Uniform Minimum Variance Unbiased Estimate of $\frac{p}{1-p}$ when $X\sim bin(n,p)$
Note: $Bin(n,p)$ is an one parameter exponential family member with min complete sufficient statistic $X$. Then If can find $E[T(X)]=\frac{p}{1-p}$ Then by Scheffes theorem then UMVUE, but will not achieve CRB because no linear function of X can produce an unbiased estimate of $\frac{p}{1-p}$.
Then:
$$E[T(X)]=\sum_{t=0}^{n}T(t){n\choose t}p^t(1-p)^{n-t}=\frac{p}{1-p}$$
$\Longrightarrow$
$$\sum_{t=0}^{n}T(t){n\choose t}p^{t-1}(1-p)^{n-(t-1)}=1$$
If we let $$T(t)=\frac{{n\choose t-1}}{{n\choose t}}$$
the desired equality follows then
$$T(X)=\frac{{n\choose X-1}}{{n\choose X}}$$
is the UMVUE. Is my logic correct? Is there another way to find the UMVUE?
Best Answer
I think the UMVUE does not exist for $\frac{p}{1-p}$.
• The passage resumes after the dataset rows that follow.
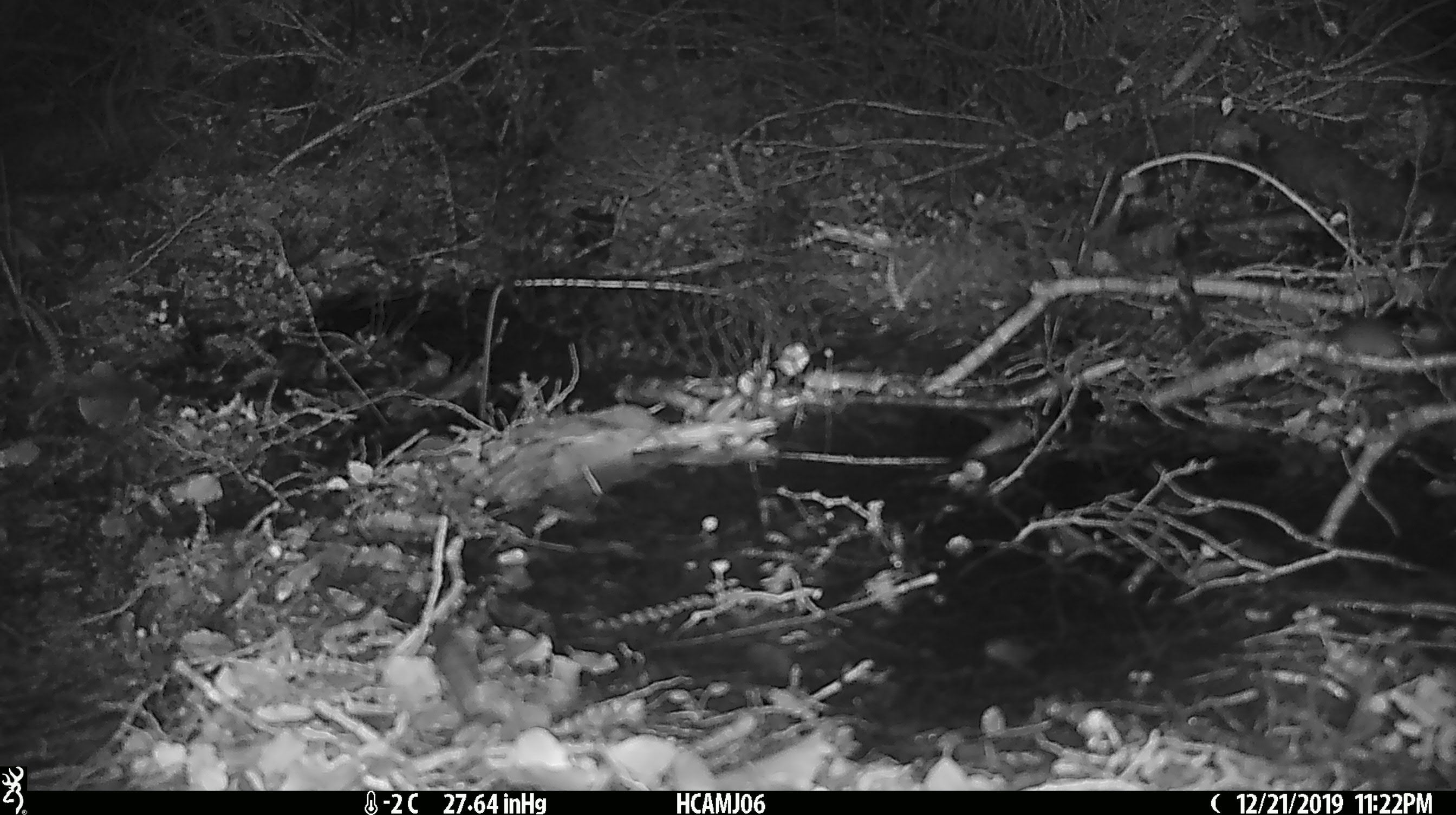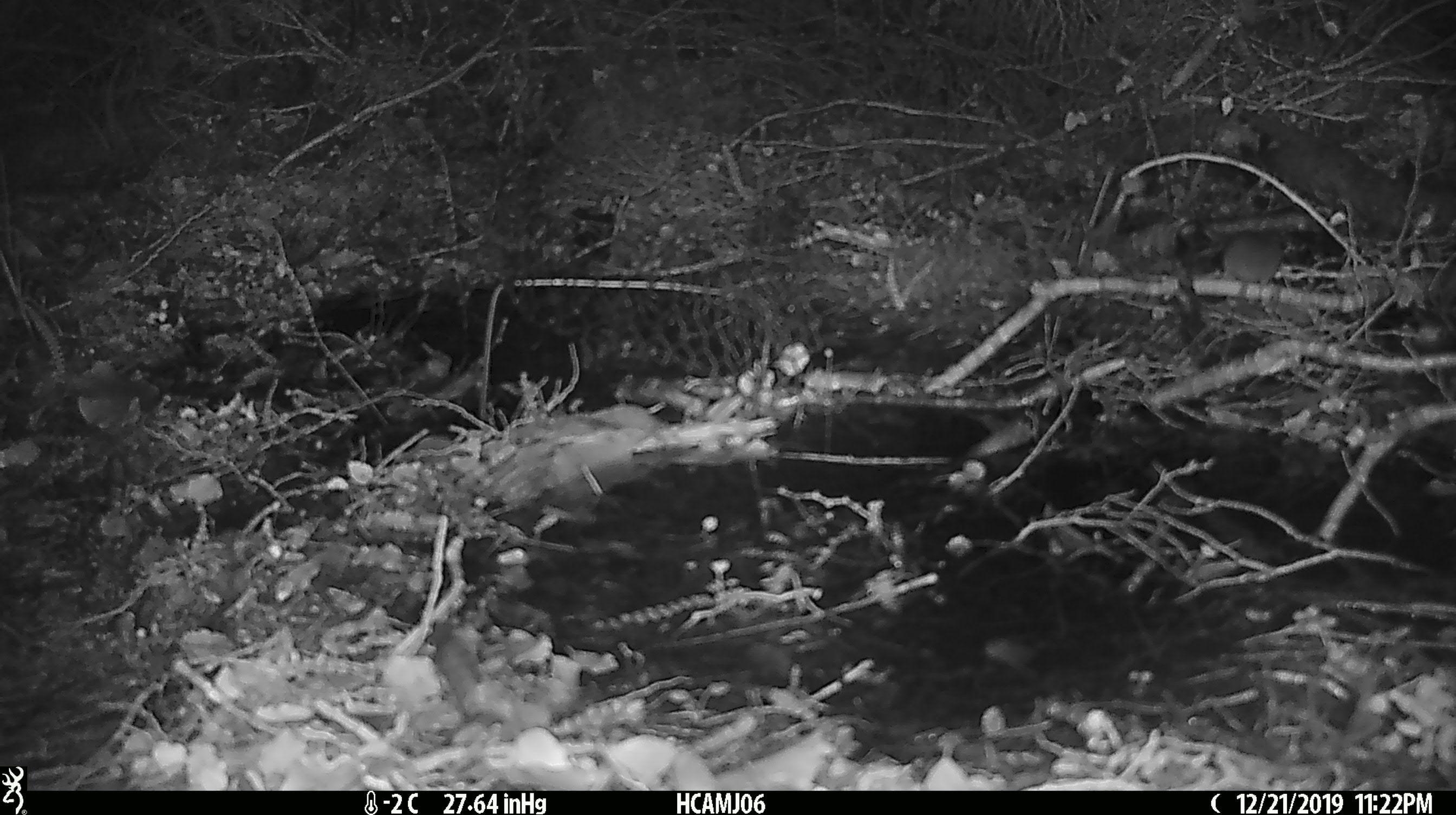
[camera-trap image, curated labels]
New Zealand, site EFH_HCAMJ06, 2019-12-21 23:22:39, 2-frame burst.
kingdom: Animalia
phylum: Chordata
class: Mammalia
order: Rodentia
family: Muridae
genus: Mus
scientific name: Mus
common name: mouse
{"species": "mouse (Mus)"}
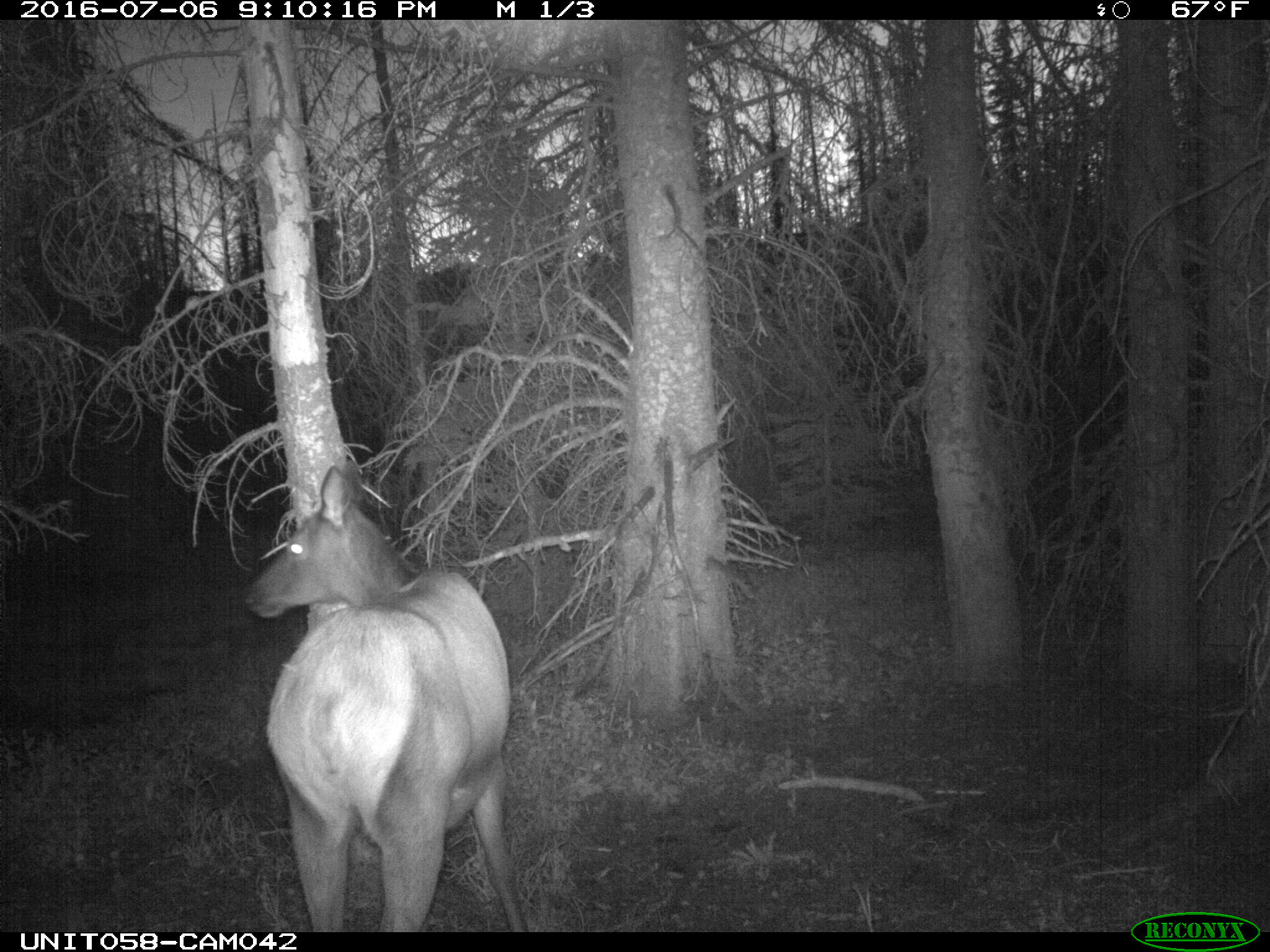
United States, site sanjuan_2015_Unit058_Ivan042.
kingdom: Animalia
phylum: Chordata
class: Mammalia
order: Artiodactyla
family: Cervidae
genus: Cervus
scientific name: Cervus elaphus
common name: red deer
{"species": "Cervus elaphus (red deer)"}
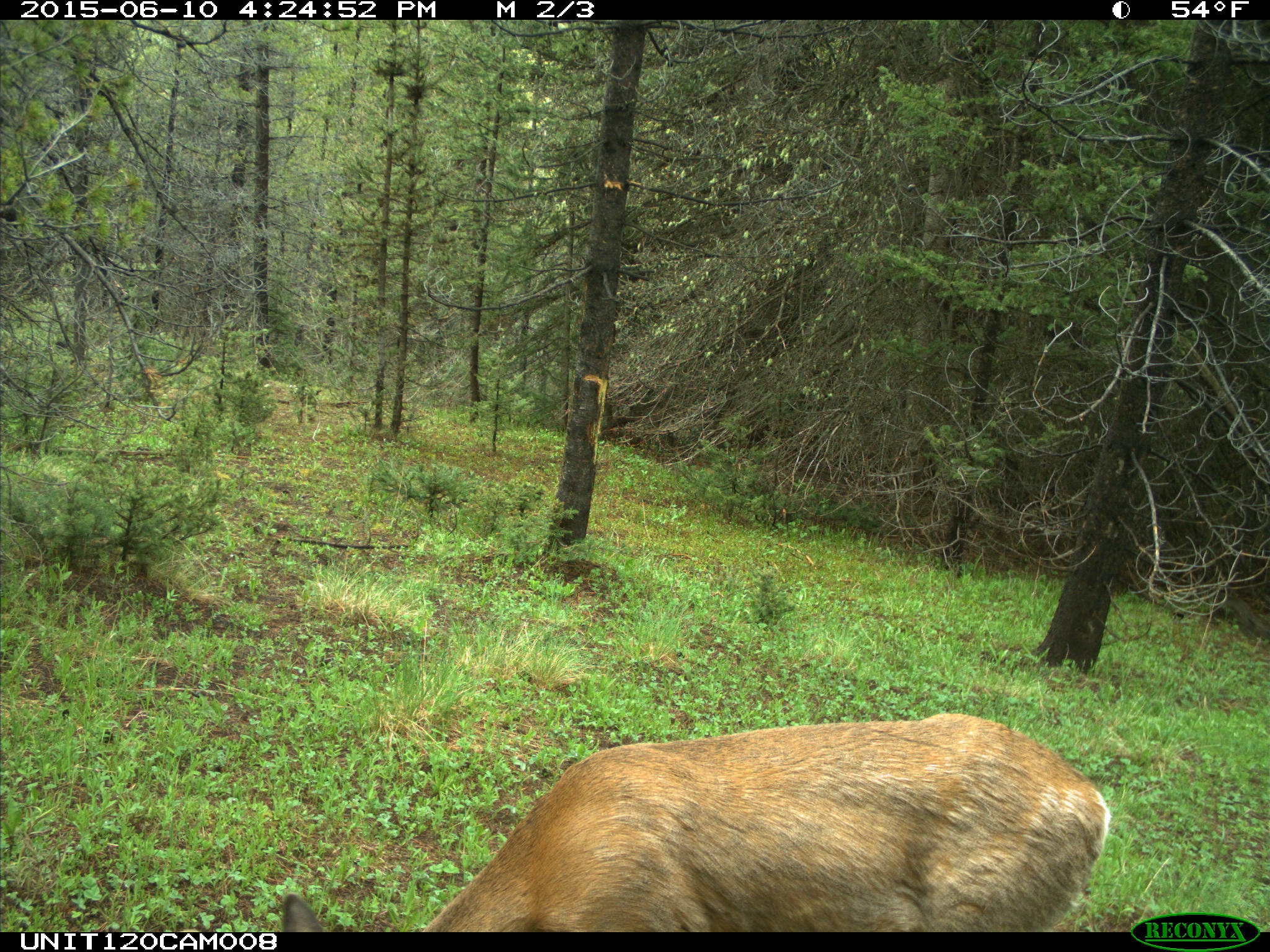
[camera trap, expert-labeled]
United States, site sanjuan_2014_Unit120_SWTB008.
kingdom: Animalia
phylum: Chordata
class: Mammalia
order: Artiodactyla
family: Cervidae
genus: Odocoileus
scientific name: Odocoileus hemionus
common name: mule deer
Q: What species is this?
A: Odocoileus hemionus (mule deer).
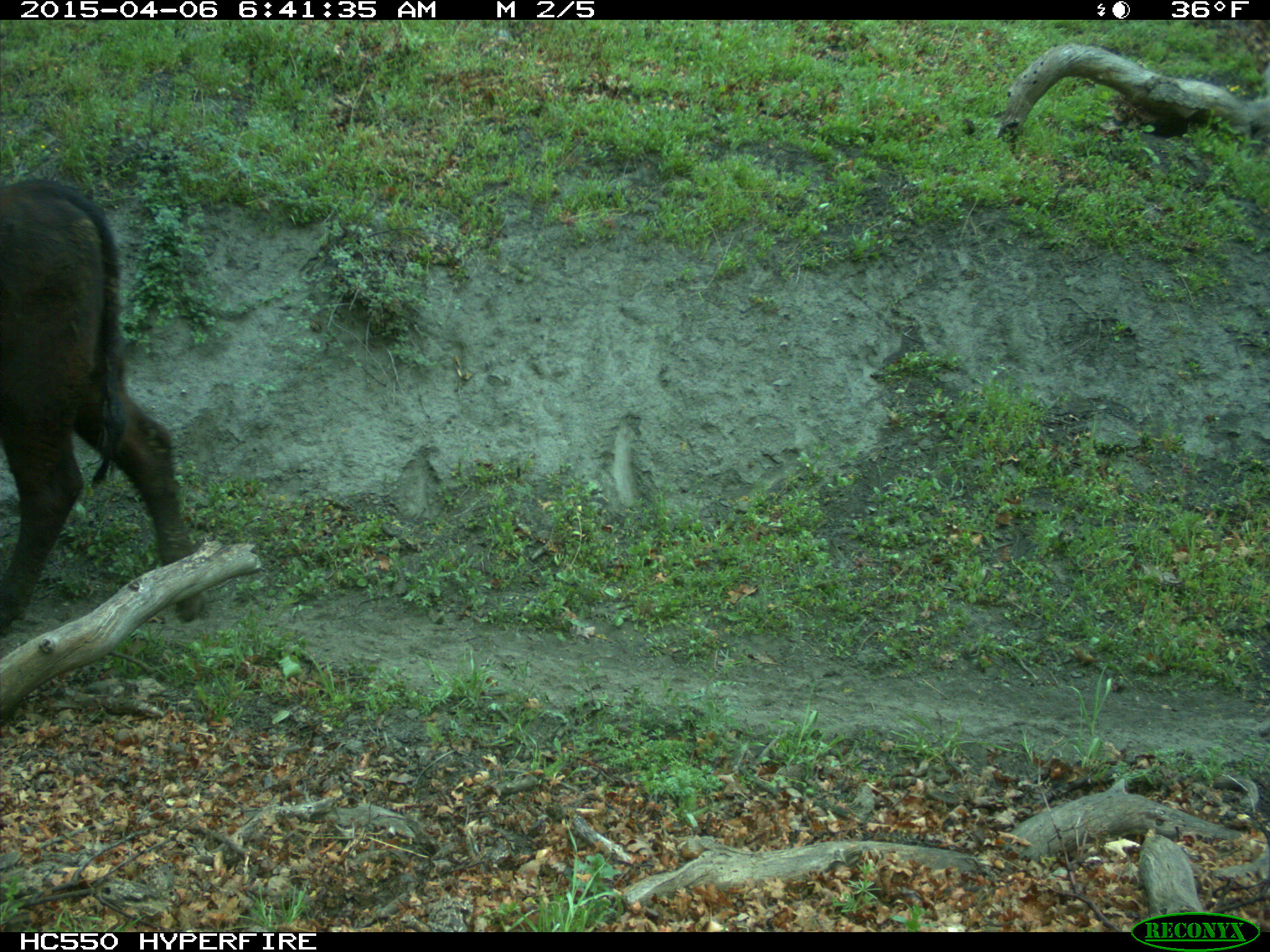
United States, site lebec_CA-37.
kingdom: Animalia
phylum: Chordata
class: Mammalia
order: Artiodactyla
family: Bovidae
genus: Bos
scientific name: Bos taurus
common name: domestic cow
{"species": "Bos taurus (domestic cow)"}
$$E[T(X)]=\sum_{t=0}^{n}T(t){n\choose t}p^t(1-p)^{n-t}=\frac{p}{1-p}$$
$$\sum_{t=0}^{n}T(t){n\choose t}(\frac{p}{1-p})^t(1-p)^{n}=\frac{p}{1-p}$$
$$\sum_{t=0}^{n}T(t){n\choose t}(\frac{p}{1-p})^t=\frac{p}{1-p}*\frac{1}{(1-p)^{n}}$$
by choosing $\lambda=\frac{p}{1-p}$ $$\sum_{t=0}^{n}T(t){n\choose t}\lambda^t =\lambda *(1+\lambda)^n$$
so $\forall \lambda$ $$\sum_{t=0}^{n}T(t){n\choose t}\lambda^t =\lambda *(1+\lambda)^n$$ but it can not happen! since the max power of $\lambda$ in both side not equal.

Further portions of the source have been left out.